(begin)
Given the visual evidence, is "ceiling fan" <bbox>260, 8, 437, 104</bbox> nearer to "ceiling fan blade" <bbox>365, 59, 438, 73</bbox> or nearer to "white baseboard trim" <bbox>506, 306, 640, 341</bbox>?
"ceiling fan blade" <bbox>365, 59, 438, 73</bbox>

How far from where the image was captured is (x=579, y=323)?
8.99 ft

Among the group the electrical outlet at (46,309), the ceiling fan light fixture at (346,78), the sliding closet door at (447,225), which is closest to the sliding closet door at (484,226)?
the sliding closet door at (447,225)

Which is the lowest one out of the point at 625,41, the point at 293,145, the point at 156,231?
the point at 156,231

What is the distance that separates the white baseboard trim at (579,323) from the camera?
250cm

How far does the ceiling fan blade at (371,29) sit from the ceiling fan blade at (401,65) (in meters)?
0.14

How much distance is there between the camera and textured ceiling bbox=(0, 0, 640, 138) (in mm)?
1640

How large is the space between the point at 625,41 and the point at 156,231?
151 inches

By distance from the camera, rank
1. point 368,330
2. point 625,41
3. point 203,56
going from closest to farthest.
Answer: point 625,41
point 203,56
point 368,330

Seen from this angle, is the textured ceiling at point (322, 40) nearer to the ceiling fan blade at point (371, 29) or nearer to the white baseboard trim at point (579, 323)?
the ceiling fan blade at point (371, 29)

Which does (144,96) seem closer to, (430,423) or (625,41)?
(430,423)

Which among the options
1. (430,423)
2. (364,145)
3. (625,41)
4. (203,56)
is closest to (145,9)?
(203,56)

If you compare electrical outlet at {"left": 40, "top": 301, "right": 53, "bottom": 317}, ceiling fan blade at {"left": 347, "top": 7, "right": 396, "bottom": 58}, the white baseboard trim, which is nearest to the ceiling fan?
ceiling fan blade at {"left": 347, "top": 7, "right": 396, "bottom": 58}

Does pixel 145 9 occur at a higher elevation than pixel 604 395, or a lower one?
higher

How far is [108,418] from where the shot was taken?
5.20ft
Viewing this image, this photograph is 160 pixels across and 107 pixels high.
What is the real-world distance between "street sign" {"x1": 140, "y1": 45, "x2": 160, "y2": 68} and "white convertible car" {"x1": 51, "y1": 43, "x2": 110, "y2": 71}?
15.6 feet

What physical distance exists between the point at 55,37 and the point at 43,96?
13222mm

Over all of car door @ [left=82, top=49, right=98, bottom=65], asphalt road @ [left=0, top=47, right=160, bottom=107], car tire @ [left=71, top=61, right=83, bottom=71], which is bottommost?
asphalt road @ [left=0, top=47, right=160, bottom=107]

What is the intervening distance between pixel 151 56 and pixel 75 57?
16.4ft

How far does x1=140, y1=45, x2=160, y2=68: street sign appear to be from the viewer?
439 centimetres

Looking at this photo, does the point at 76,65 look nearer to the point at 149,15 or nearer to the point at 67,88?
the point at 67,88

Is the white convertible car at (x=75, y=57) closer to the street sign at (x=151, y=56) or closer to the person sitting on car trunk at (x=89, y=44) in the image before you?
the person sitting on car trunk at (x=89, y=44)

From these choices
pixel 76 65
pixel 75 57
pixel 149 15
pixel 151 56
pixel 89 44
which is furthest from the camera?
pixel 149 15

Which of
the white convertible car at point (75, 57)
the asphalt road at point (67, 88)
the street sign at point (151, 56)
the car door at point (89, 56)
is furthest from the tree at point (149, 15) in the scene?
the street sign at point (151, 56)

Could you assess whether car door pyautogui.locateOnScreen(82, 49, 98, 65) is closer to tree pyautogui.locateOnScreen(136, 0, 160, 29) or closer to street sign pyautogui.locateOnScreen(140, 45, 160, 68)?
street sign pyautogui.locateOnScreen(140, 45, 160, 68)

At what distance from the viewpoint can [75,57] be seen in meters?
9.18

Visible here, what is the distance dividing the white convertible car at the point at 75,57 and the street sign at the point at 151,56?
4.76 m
(end)
Please render the listing above as a Markdown table with the columns "Row" and "Line," giving each nonblank line its own numbered row.

| Row | Line |
|---|---|
| 1 | Given the visual evidence, is "ceiling fan" <bbox>260, 8, 437, 104</bbox> nearer to "ceiling fan blade" <bbox>365, 59, 438, 73</bbox> or nearer to "white baseboard trim" <bbox>506, 306, 640, 341</bbox>? |
| 2 | "ceiling fan blade" <bbox>365, 59, 438, 73</bbox> |
| 3 | How far from where the image was captured is (x=579, y=323)? |
| 4 | 8.99 ft |
| 5 | Among the group the electrical outlet at (46,309), the ceiling fan light fixture at (346,78), the sliding closet door at (447,225), which is closest to the sliding closet door at (484,226)? |
| 6 | the sliding closet door at (447,225) |
| 7 | Which is the lowest one out of the point at 625,41, the point at 293,145, the point at 156,231? |
| 8 | the point at 156,231 |
| 9 | What is the distance that separates the white baseboard trim at (579,323) from the camera? |
| 10 | 250cm |
| 11 | How far does the ceiling fan blade at (371,29) sit from the ceiling fan blade at (401,65) (in meters)? |
| 12 | 0.14 |
| 13 | How much distance is there between the camera and textured ceiling bbox=(0, 0, 640, 138) (in mm)? |
| 14 | 1640 |
| 15 | How large is the space between the point at 625,41 and the point at 156,231? |
| 16 | 151 inches |
| 17 | By distance from the camera, rank |
| 18 | 1. point 368,330 |
| 19 | 2. point 625,41 |
| 20 | 3. point 203,56 |
| 21 | going from closest to farthest. |
| 22 | Answer: point 625,41 |
| 23 | point 203,56 |
| 24 | point 368,330 |
| 25 | Seen from this angle, is the textured ceiling at point (322, 40) nearer to the ceiling fan blade at point (371, 29) or nearer to the white baseboard trim at point (579, 323)? |
| 26 | the ceiling fan blade at point (371, 29) |
| 27 | Which does (144,96) seem closer to, (430,423) or (625,41)? |
| 28 | (430,423) |
| 29 | Which among the options |
| 30 | 1. (430,423) |
| 31 | 2. (364,145) |
| 32 | 3. (625,41) |
| 33 | 4. (203,56) |
| 34 | is closest to (145,9)? |
| 35 | (203,56) |
| 36 | If you compare electrical outlet at {"left": 40, "top": 301, "right": 53, "bottom": 317}, ceiling fan blade at {"left": 347, "top": 7, "right": 396, "bottom": 58}, the white baseboard trim, which is nearest to the ceiling fan? |
| 37 | ceiling fan blade at {"left": 347, "top": 7, "right": 396, "bottom": 58} |
| 38 | Does pixel 145 9 occur at a higher elevation than pixel 604 395, or a lower one? |
| 39 | higher |
| 40 | How far is [108,418] from where the shot was taken? |
| 41 | 5.20ft |
| 42 | Viewing this image, this photograph is 160 pixels across and 107 pixels high. |
| 43 | What is the real-world distance between "street sign" {"x1": 140, "y1": 45, "x2": 160, "y2": 68} and "white convertible car" {"x1": 51, "y1": 43, "x2": 110, "y2": 71}? |
| 44 | 15.6 feet |
| 45 | What physical distance exists between the point at 55,37 and the point at 43,96? |
| 46 | 13222mm |
| 47 | Over all of car door @ [left=82, top=49, right=98, bottom=65], asphalt road @ [left=0, top=47, right=160, bottom=107], car tire @ [left=71, top=61, right=83, bottom=71], which is bottommost? |
| 48 | asphalt road @ [left=0, top=47, right=160, bottom=107] |
| 49 | What is the intervening distance between pixel 151 56 and pixel 75 57? |
| 50 | 16.4ft |
| 51 | How far does x1=140, y1=45, x2=160, y2=68: street sign appear to be from the viewer? |
| 52 | 439 centimetres |
| 53 | Looking at this photo, does the point at 76,65 look nearer to the point at 149,15 or nearer to the point at 67,88? |
| 54 | the point at 67,88 |
| 55 | Is the white convertible car at (x=75, y=57) closer to the street sign at (x=151, y=56) or closer to the person sitting on car trunk at (x=89, y=44) in the image before you? |
| 56 | the person sitting on car trunk at (x=89, y=44) |
| 57 | From these choices |
| 58 | pixel 76 65 |
| 59 | pixel 75 57 |
| 60 | pixel 149 15 |
| 61 | pixel 151 56 |
| 62 | pixel 89 44 |
| 63 | which is furthest from the camera? |
| 64 | pixel 149 15 |
| 65 | Which of |
| 66 | the white convertible car at point (75, 57) |
| 67 | the asphalt road at point (67, 88) |
| 68 | the street sign at point (151, 56) |
| 69 | the car door at point (89, 56) |
| 70 | is furthest from the tree at point (149, 15) in the scene? |
| 71 | the street sign at point (151, 56) |
| 72 | Could you assess whether car door pyautogui.locateOnScreen(82, 49, 98, 65) is closer to tree pyautogui.locateOnScreen(136, 0, 160, 29) or closer to street sign pyautogui.locateOnScreen(140, 45, 160, 68)? |
| 73 | street sign pyautogui.locateOnScreen(140, 45, 160, 68) |
| 74 | At what distance from the viewpoint can [75,57] be seen in meters? |
| 75 | 9.18 |
| 76 | Visible here, what is the distance dividing the white convertible car at the point at 75,57 and the street sign at the point at 151,56? |
| 77 | 4.76 m |